Веселая злость плескалась во мне, как то вино с пузырьками, которое Лефорт притащил в подарок однажды. Вино то шампанское называлось, и сразу не понравилось мне, но потом пузырьки те сделали дело свое, в голове стало легко, а в теле появилась приятная возбужденность. Сейчас я ощущал нечто похожее, когда совершенно отчетливо услышал лязг столкнувшихся клинков. Вот только соперник мой зло усмехнулся, и я увидел, как его лицо исказилось, а сквозь знакомые черты проступила звериная сущность. Лишь на миг открылся мне этот мой зазеркальный двойник, но я уже понял, что, если не убью его, то добром это не закончится.
Если до этого момента мне казалось, что вся эта битва, всего лишь дурачество, то сейчас все пошло как на самой взаправдешной дуэли. Никакой злости и дурачества уже не было, была только полная сосредоточенность на своих движениях и на движениях своего противника. Удар, еще удар. Месье Ломмер всегда призывал не затягивать схватку. Если я хочу победить, то должен закончить в два-три удара. Финт, ангаже и переход в проходящий батман, рывок и шпага зазеркального Петра вырывается у него из руки и летит куда-то в темноту. Но я жалостью никогда не страдал, не научили меня жалости, поэтому без пускания слюней вонзил шпагу в грудь сопернику, даже на мгновение забыв, что конец у нее закруглен. Как бы то ни было, но вошла шпага в его тело очень даже хорошо. На белой рубахе начало расплываться белое пятно, а сам Петр упал на колени. Я невольно перевел взгляд на свою одежду, но она оставалась чистой, да и боли никакой я не чувствовал. И тут только я заметил, что одет он был так, как мог быть одет я сам, там в том мире. Белая рубаха с кружевами на рукавах не оставляла в этом никаких сомнений.
— Туше, — процедил я, выдергивая эспадрон из тела своего соперника. И тут Петр сначала поднял голову, затем и сам поднялся на ноги, словно никакого ранения у него не было, низко мне поклонился, улыбнулся, подмигнул и исчез.

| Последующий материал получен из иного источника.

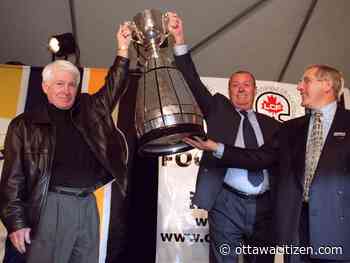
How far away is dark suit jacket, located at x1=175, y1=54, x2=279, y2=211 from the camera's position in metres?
2.05

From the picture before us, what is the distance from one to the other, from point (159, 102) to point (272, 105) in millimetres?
2016

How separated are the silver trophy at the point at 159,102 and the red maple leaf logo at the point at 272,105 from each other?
5.96ft

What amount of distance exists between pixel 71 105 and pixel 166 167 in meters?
1.01

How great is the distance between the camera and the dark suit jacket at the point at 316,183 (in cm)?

Тут же вспыхнул свет, а ко мне кто-то подбежал, но вспыхнувший свет так сильно ослепил меня, что я даже не понял, кто это пытается бить меня кулаками. Было ощущение, что меня словно выдернули из какого-то другого темного мира и вернули обратно в зал, в котором я и должен был находиться.
Несколько раз моргнув, я отшвырнул эспадрон и схватил нападавшего за руки, уже на ощупь ощутив тонкие запястья и нежную кожу. Зрение возвращалось медленно, гораздо быстрее я стал слышать.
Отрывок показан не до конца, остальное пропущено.